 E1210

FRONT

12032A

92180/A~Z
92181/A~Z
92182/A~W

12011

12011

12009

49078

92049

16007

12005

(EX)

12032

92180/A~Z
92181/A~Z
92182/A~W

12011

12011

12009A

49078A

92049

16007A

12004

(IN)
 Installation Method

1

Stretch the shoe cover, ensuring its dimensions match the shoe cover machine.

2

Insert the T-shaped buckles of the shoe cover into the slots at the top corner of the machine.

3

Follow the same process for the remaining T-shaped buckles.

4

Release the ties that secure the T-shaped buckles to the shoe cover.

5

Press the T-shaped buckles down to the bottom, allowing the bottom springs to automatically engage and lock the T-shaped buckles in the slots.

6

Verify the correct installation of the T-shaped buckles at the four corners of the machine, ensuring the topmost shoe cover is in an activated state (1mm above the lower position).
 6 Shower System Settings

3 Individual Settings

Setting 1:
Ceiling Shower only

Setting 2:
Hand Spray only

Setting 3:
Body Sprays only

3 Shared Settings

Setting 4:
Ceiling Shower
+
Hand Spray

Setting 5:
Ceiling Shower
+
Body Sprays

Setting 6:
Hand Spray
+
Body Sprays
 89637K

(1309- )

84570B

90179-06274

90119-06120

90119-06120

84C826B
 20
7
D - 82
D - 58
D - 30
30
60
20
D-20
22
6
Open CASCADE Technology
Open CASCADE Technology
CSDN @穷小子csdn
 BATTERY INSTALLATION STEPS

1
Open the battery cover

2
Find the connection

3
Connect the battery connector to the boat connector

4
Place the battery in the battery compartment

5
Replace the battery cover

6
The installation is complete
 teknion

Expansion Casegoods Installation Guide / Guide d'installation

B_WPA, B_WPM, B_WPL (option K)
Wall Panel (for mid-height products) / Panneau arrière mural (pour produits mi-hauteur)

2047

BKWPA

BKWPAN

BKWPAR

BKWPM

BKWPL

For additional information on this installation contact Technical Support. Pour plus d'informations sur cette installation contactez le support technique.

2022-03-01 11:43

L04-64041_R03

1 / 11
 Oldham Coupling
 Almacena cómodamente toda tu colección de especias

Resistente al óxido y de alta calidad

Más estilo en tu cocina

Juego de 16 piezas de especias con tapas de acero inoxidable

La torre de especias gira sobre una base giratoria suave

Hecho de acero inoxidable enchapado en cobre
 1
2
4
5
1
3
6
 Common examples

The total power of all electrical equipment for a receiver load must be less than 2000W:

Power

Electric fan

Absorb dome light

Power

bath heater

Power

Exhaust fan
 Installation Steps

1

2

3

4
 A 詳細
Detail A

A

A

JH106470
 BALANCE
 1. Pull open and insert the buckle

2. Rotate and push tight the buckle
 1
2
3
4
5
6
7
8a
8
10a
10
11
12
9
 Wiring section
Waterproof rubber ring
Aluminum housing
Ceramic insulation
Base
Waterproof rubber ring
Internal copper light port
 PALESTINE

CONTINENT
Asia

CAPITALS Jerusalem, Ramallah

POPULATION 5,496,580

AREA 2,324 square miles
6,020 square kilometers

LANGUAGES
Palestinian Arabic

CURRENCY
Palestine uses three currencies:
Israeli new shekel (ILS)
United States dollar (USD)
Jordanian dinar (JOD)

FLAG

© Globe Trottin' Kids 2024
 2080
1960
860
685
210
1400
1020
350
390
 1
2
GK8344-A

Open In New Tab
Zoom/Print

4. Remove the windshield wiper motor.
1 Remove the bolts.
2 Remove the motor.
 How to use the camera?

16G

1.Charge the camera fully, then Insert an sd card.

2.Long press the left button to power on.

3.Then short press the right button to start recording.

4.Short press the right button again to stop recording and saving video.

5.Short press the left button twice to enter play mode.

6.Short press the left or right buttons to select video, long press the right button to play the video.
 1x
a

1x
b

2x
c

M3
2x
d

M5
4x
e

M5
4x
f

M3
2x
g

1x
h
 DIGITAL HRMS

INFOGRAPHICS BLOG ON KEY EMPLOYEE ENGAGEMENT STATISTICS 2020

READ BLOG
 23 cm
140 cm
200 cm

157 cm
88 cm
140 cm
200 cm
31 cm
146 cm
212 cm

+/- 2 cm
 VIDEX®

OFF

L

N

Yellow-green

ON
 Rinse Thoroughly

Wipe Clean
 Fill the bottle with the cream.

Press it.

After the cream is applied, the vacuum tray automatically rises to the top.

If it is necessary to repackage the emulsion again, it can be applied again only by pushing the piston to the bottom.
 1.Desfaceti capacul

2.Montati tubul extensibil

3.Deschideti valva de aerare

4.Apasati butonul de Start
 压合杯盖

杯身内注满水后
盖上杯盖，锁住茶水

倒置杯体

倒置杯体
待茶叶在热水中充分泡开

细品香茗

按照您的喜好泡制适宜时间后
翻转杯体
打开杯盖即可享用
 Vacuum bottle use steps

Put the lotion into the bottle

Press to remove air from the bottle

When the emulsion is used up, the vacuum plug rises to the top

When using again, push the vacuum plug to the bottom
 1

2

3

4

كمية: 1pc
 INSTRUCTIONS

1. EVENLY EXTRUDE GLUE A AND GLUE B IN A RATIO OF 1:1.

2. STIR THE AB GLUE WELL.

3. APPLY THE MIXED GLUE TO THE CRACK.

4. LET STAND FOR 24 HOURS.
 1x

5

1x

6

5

Work task:
Every line of the listing must be transcribed exactly.

Result of this task:
 E1210

FRONT

12032A

92180/A~Z
92181/A~Z
92182/A~W

12011

12011

12009

49078

92049

16007

12005

(EX)

12032

92180/A~Z
92181/A~Z
92182/A~W

12011

12011

12009A

49078A

92049

16007A

12004

(IN)
 Installation Method

1

Stretch the shoe cover, ensuring its dimensions match the shoe cover machine.

2

Insert the T-shaped buckles of the shoe cover into the slots at the top corner of the machine.

3

Follow the same process for the remaining T-shaped buckles.

4

Release the ties that secure the T-shaped buckles to the shoe cover.

5

Press the T-shaped buckles down to the bottom, allowing the bottom springs to automatically engage and lock the T-shaped buckles in the slots.

6

Verify the correct installation of the T-shaped buckles at the four corners of the machine, ensuring the topmost shoe cover is in an activated state (1mm above the lower position).
 6 Shower System Settings

3 Individual Settings

Setting 1:
Ceiling Shower only

Setting 2:
Hand Spray only

Setting 3:
Body Sprays only

3 Shared Settings

Setting 4:
Ceiling Shower
+
Hand Spray

Setting 5:
Ceiling Shower
+
Body Sprays

Setting 6:
Hand Spray
+
Body Sprays
 89637K

(1309- )

84570B

90179-06274

90119-06120

90119-06120

84C826B
 20
7
D - 82
D - 58
D - 30
30
60
20
D-20
22
6
Open CASCADE Technology
Open CASCADE Technology
CSDN @穷小子csdn
 BATTERY INSTALLATION STEPS

1
Open the battery cover

2
Find the connection

3
Connect the battery connector to the boat connector

4
Place the battery in the battery compartment

5
Replace the battery cover

6
The installation is complete
 teknion

Expansion Casegoods Installation Guide / Guide d'installation

B_WPA, B_WPM, B_WPL (option K)
Wall Panel (for mid-height products) / Panneau arrière mural (pour produits mi-hauteur)

2047

BKWPA

BKWPAN

BKWPAR

BKWPM

BKWPL

For additional information on this installation contact Technical Support. Pour plus d'informations sur cette installation contactez le support technique.

2022-03-01 11:43

L04-64041_R03

1 / 11
 Oldham Coupling
 Almacena cómodamente toda tu colección de especias

Resistente al óxido y de alta calidad

Más estilo en tu cocina

Juego de 16 piezas de especias con tapas de acero inoxidable

La torre de especias gira sobre una base giratoria suave

Hecho de acero inoxidable enchapado en cobre
 1
2
4
5
1
3
6
 Common examples

The total power of all electrical equipment for a receiver load must be less than 2000W:

Power

Electric fan

Absorb dome light

Power

bath heater

Power

Exhaust fan
 Installation Steps

1

2

3

4
 A 詳細
Detail A

A

A

JH106470
 BALANCE
 1. Pull open and insert the buckle

2. Rotate and push tight the buckle
 1
2
3
4
5
6
7
8a
8
10a
10
11
12
9
 Wiring section
Waterproof rubber ring
Aluminum housing
Ceramic insulation
Base
Waterproof rubber ring
Internal copper light port
 PALESTINE

CONTINENT
Asia

CAPITALS Jerusalem, Ramallah

POPULATION 5,496,580

AREA 2,324 square miles
6,020 square kilometers

LANGUAGES
Palestinian Arabic

CURRENCY
Palestine uses three currencies:
Israeli new shekel (ILS)
United States dollar (USD)
Jordanian dinar (JOD)

FLAG

© Globe Trottin' Kids 2024
 2080
1960
860
685
210
1400
1020
350
390
 1
2
GK8344-A

Open In New Tab
Zoom/Print

4. Remove the windshield wiper motor.
1 Remove the bolts.
2 Remove the motor.
 How to use the camera?

16G

1.Charge the camera fully, then Insert an sd card.

2.Long press the left button to power on.

3.Then short press the right button to start recording.

4.Short press the right button again to stop recording and saving video.

5.Short press the left button twice to enter play mode.

6.Short press the left or right buttons to select video, long press the right button to play the video.
 1x
a

1x
b

2x
c

M3
2x
d

M5
4x
e

M5
4x
f

M3
2x
g

1x
h
 DIGITAL HRMS

INFOGRAPHICS BLOG ON KEY EMPLOYEE ENGAGEMENT STATISTICS 2020

READ BLOG
 23 cm
140 cm
200 cm

157 cm
88 cm
140 cm
200 cm
31 cm
146 cm
212 cm

+/- 2 cm
 VIDEX®

OFF

L

N

Yellow-green

ON
 Rinse Thoroughly

Wipe Clean
 Fill the bottle with the cream.

Press it.

After the cream is applied, the vacuum tray automatically rises to the top.

If it is necessary to repackage the emulsion again, it can be applied again only by pushing the piston to the bottom.
 1.Desfaceti capacul

2.Montati tubul extensibil

3.Deschideti valva de aerare

4.Apasati butonul de Start
 压合杯盖

杯身内注满水后
盖上杯盖，锁住茶水

倒置杯体

倒置杯体
待茶叶在热水中充分泡开

细品香茗

按照您的喜好泡制适宜时间后
翻转杯体
打开杯盖即可享用
 Vacuum bottle use steps

Put the lotion into the bottle

Press to remove air from the bottle

When the emulsion is used up, the vacuum plug rises to the top

When using again, push the vacuum plug to the bottom
 1

2

3

4

كمية: 1pc
 INSTRUCTIONS

1. EVENLY EXTRUDE GLUE A AND GLUE B IN A RATIO OF 1:1.

2. STIR THE AB GLUE WELL.

3. APPLY THE MIXED GLUE TO THE CRACK.

4. LET STAND FOR 24 HOURS.
 1x

5

1x

6

5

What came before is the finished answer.